▶ Set exercise
Could you gather every line of the items below that contains the word "large"?

▶ Data provided
= = =

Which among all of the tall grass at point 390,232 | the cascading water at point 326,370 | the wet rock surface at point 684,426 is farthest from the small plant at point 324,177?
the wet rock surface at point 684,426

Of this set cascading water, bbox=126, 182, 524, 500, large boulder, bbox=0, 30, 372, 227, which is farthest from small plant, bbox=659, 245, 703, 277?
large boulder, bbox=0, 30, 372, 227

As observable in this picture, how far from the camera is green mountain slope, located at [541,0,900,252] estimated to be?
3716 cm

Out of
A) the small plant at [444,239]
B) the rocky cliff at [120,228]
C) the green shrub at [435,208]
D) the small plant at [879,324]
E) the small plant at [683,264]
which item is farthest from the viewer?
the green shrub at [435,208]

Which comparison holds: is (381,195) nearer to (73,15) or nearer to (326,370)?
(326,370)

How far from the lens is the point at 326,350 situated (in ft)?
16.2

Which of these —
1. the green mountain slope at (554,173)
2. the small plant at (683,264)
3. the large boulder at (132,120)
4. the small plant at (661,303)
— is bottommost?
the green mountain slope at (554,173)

= = =

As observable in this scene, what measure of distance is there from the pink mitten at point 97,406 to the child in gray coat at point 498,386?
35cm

= = =

▶ Result for this task
Of this set cascading water, bbox=126, 182, 524, 500, large boulder, bbox=0, 30, 372, 227, which is farthest from small plant, bbox=659, 245, 703, 277?
large boulder, bbox=0, 30, 372, 227
3. the large boulder at (132,120)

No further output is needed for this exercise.